_Document passage_:
== Segment start ==
Anthropic is tightening access controls for its Claude AI assistant after discovering that Chinese companies have been using overseas entities, VPNs, and personal subscriptions to bypass a strict regional ban. The company explicitly blocks access from unsupported regions, including China, but firms such as Ant Financial and ByteDance reportedly found workarounds to keep Claude available to their engineers.
Ant Financial provided some employees with corporate Claude accounts through its intranet, linked to a Singapore-based entity. ByteDance allowed engineers to pay for personal Claude subscriptions and seek reimbursement, routing access through VPNs. Microsoft also sold API access to Chinese companies with Singapore entities, enabling mainland engineers to use Claude through internal networks.
While these methods violate Anthropic’s terms of service, they do not break US or Chinese law. Anthropic stated that it “explicitly prohibits accessing or facilitating access to Claude in unsupported regions, including China” and uses “changing detection systems to find and ban accounts that break its rules.”
The company is also targeting “transfer station” services that route requests from mainland China through overseas Claude accounts, making access appear to come from supported regions. Smaller users may rely on these services, but larger Chinese AI companies often avoid them due to fears that operators could store, copy, or resell prompts, especially when working with private code and internal data.
Claude Code has drawn strong demand from Chinese engineers because its coding outputs can support distillation—a process where smaller AI models learn to copy the behavior of stronger systems. This makes the tool valuable for firms trying to improve local models.
Meanwhile, China’s National Vulnerability Database flagged several Claude Code versions released between April and June, saying they can send user location and identity data to remote servers without clear consent. The database listed versions 2.1.91 to 2.1.196 as affected, describing the issue as “security backdoor vulnerabilities” and a “serious threat.”
Anthropic rejected the backdoor label, stating that the disputed function was an anti-abuse experiment meant to detect unauthorized users. It denied that Claude Code contained spyware or a tool built for secret surveillance. The dispute now links two separate issues: Anthropic’s effort to block Chinese access and China’s warning over Claude Code. Both sides frame the matter through security, but they point to different risks.
== Segment end ==
_Data block_:
== Segment start ==
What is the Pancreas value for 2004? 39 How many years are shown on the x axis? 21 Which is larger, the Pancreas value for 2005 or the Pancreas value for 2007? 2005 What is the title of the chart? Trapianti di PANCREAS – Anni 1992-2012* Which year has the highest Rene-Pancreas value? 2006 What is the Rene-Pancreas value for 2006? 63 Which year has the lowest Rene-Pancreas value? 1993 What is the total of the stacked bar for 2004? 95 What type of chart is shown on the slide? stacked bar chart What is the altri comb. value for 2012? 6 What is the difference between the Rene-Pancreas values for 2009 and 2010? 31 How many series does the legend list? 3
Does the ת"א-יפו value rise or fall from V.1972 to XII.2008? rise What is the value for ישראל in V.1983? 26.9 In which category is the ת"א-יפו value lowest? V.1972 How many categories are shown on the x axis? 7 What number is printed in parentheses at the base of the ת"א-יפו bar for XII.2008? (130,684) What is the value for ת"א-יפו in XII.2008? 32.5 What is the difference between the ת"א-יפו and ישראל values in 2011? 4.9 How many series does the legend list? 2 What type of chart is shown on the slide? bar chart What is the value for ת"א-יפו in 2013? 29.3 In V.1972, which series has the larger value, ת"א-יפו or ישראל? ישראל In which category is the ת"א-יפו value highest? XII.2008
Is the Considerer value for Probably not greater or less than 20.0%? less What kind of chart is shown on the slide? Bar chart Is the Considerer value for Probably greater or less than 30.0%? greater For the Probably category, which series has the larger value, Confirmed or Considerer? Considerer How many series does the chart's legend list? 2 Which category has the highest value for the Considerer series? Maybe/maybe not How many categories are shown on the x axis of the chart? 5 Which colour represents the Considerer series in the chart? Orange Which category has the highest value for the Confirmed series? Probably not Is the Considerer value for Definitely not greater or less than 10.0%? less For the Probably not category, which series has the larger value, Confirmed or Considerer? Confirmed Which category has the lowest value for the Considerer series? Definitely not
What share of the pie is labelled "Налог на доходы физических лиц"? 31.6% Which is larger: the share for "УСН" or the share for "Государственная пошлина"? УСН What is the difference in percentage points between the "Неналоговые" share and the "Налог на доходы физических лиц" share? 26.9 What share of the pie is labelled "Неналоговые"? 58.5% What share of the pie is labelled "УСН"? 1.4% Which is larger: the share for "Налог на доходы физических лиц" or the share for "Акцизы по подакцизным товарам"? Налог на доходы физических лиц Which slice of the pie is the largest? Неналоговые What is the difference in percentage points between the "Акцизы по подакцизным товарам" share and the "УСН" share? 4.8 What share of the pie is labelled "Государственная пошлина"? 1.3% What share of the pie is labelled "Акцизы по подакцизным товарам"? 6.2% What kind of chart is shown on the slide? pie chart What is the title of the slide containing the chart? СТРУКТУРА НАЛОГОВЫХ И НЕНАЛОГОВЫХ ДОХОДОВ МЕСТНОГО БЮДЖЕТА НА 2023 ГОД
== Segment end ==
_Tasks to carry out_:
a – According to the article on Claude access in China, which Claude Code versions did China's National Vulnerability Database list as affected?
b – Print the portion of the article on Claude access in China that starts with "The company is" and goes on through "improve local models.".
c – Turn the paragraph of the article on Claude access in China that begins "Ant Financial provided some employees" into a short bulleted list that keeps its main facts.

_Exercise solutions_:
a – Versions 2.1.91 to 2.1.196.

b –
The company is also targeting “transfer station” services that route requests from mainland China through overseas Claude accounts, making access appear to come from supported regions. Smaller users may rely on these services, but larger Chinese AI companies often avoid them due to fears that operators could store, copy, or resell prompts, especially when working with private code and internal data.
Claude Code has drawn strong demand from Chinese engineers because its coding outputs can support distillation—a process where smaller AI models learn to copy the behavior of stronger systems. This makes the tool valuable for firms trying to improve local models.

c –
- Ant Financial gave some employees corporate Claude accounts through its intranet, linked to a Singapore-based entity.
- ByteDance let engineers pay for personal Claude subscriptions and seek reimbursement, with access routed through VPNs.
- Microsoft sold API access to Chinese companies with Singapore entities, so mainland engineers could use Claude through internal networks.